▸ **WHAT YOU WILL DO**
Extend the forum post about the tandem ride home from Lagunitas, picking up after its last sentence.

▸ **READING TEXT**
*** Block opens ***

# BIKE BROMANCE AT IT'S BEST: got a tandem & b3nsf and i ride it home from lagunitas...



## datenschwanz (Jul 12, 2004)

*BIKE BROMANCE AT IT'S BEST: got a tandem & b3nsf and i ride it home from lagunitas...*

[URL=https://www.flickr.com/photos/datenschwanz/523581527/]

ben is not sure how it works...

[URL=https://www.flickr.com/photos/datenschwanz/523581539/]

we trash the neighbors yard...

[URL=https://www.flickr.com/photos/datenschwanz/523581545/]

precision clowning...



three pints of coley's best at iron springs brewery in fairfax after the death defying descent down white's grade on totally shot rims and ate up cantis...



ben track stands solo for a couple of minutes while i figure out how to use my camera... and yes, that's one argyle sock and one brown one...



out third safety meeting on the way home... this is on the bike path after coming down Camino Alto into Milf Valley totally off the brakes. that's mt tam in the background for you out of towners.



much safer now! climbing out of sausilito.



WEEEE!!!



we live long enough to make it down past the cliff house in san francisco to the beach.



we meet up with mtbr.com racer SASHA X and crew to finish the butter lap in san francisco and tear ass through the park. tandems make a huge hole in the wind and singles figure it out pretty quickly and get on the party train!

*** Block closes ***

▸ **EXTRACTED ENTRIES**

*** Block opens ***

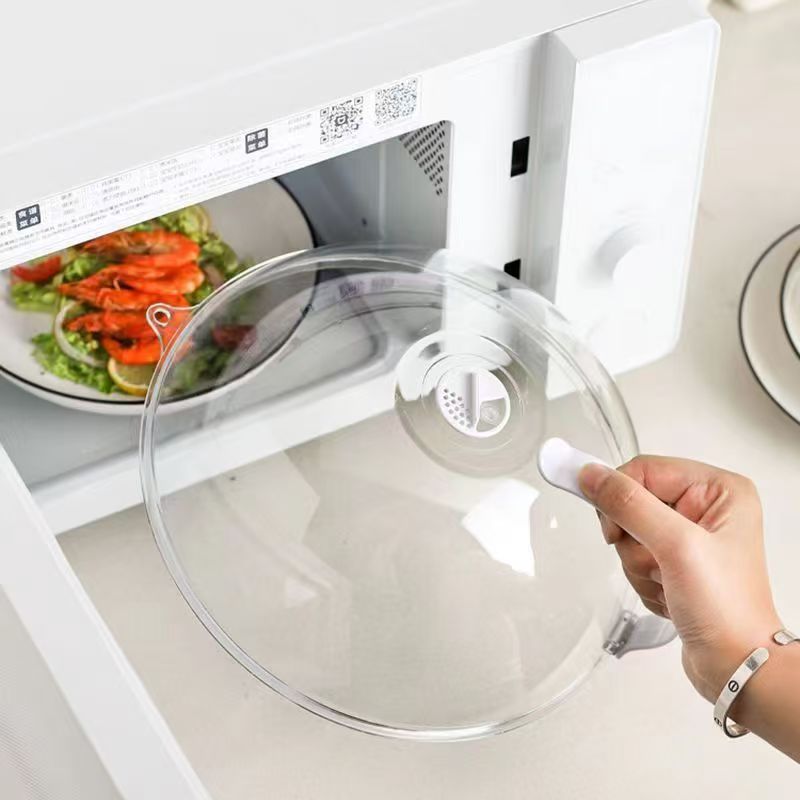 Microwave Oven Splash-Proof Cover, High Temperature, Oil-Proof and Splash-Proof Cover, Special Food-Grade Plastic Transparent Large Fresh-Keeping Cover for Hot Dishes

*** Block closes ***
*** Block opens ***

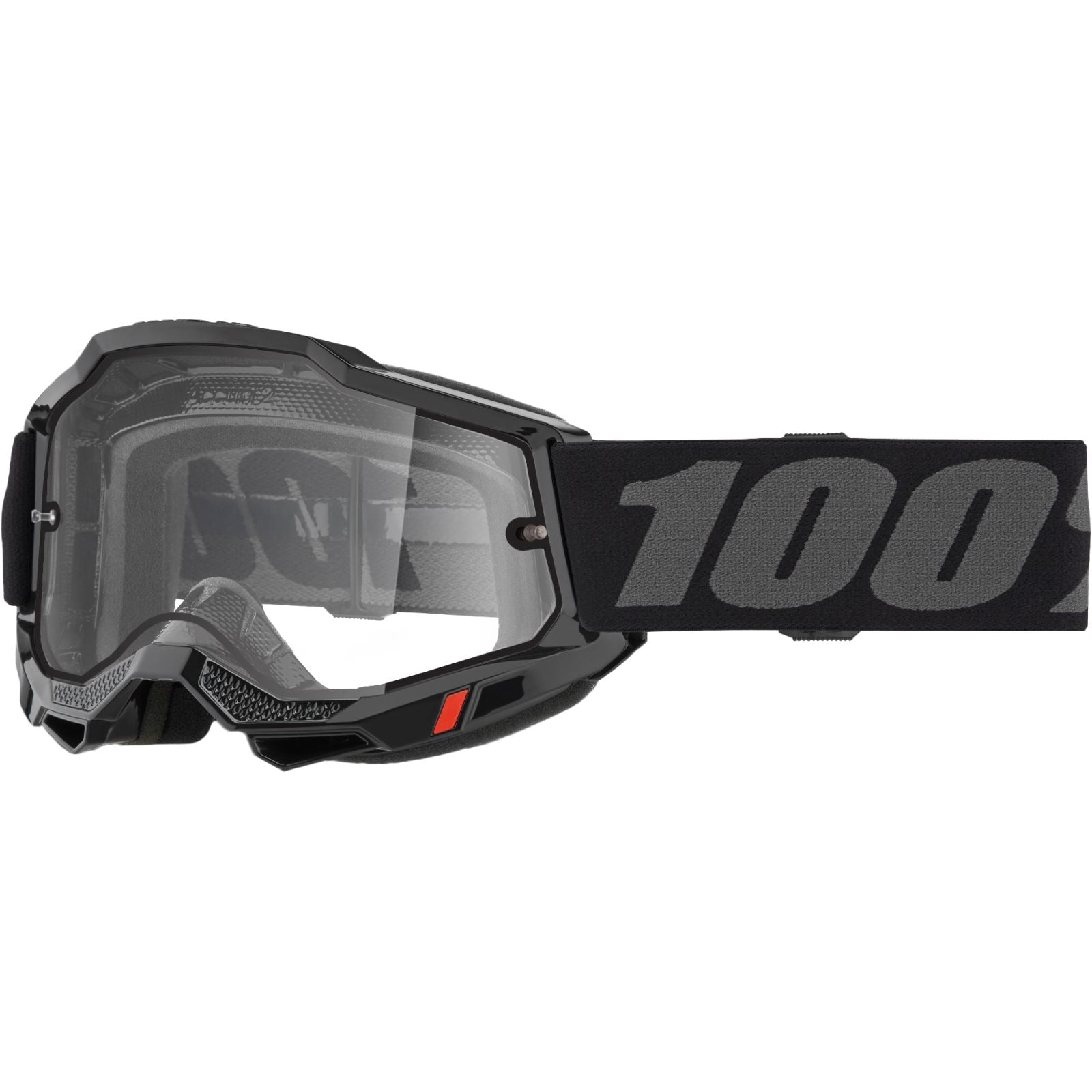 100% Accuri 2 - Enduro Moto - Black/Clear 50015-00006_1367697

*** Block closes ***

▸ **RESULT**
can't wait to get the new parts on this baby and take the Pink Lidded Wonder out for a grocery run!


----------



## DOOM (Feb 7, 2004)

*wow*

nice vest!!
looks like big fun X2


----------



## Ebo (Dec 30, 2003)

Funny stuff. Looks like you two had a blast. Good beer too.


----------



## Ryan G. (Aug 13, 2004)

looks like a killer ride and some fun. safety meetings are very important when riding tandem.

guy you rode with? had one killer panasonic frame/bike the other week.


----------



## santookie (Feb 6, 2007)

Looks like lots of fun. Makes me think about getting a tandem.


----------



## Fast Eddy (Dec 30, 2003)

*That's funny...*

...you don't _look_ all that safe. ???


----------



## NoBalance (Feb 23, 2007)

Wow. Six water bottle holders and a Sylvester Stalone family member!


----------



## kev1n (Oct 7, 2005)

Glad to see you made safety a priority.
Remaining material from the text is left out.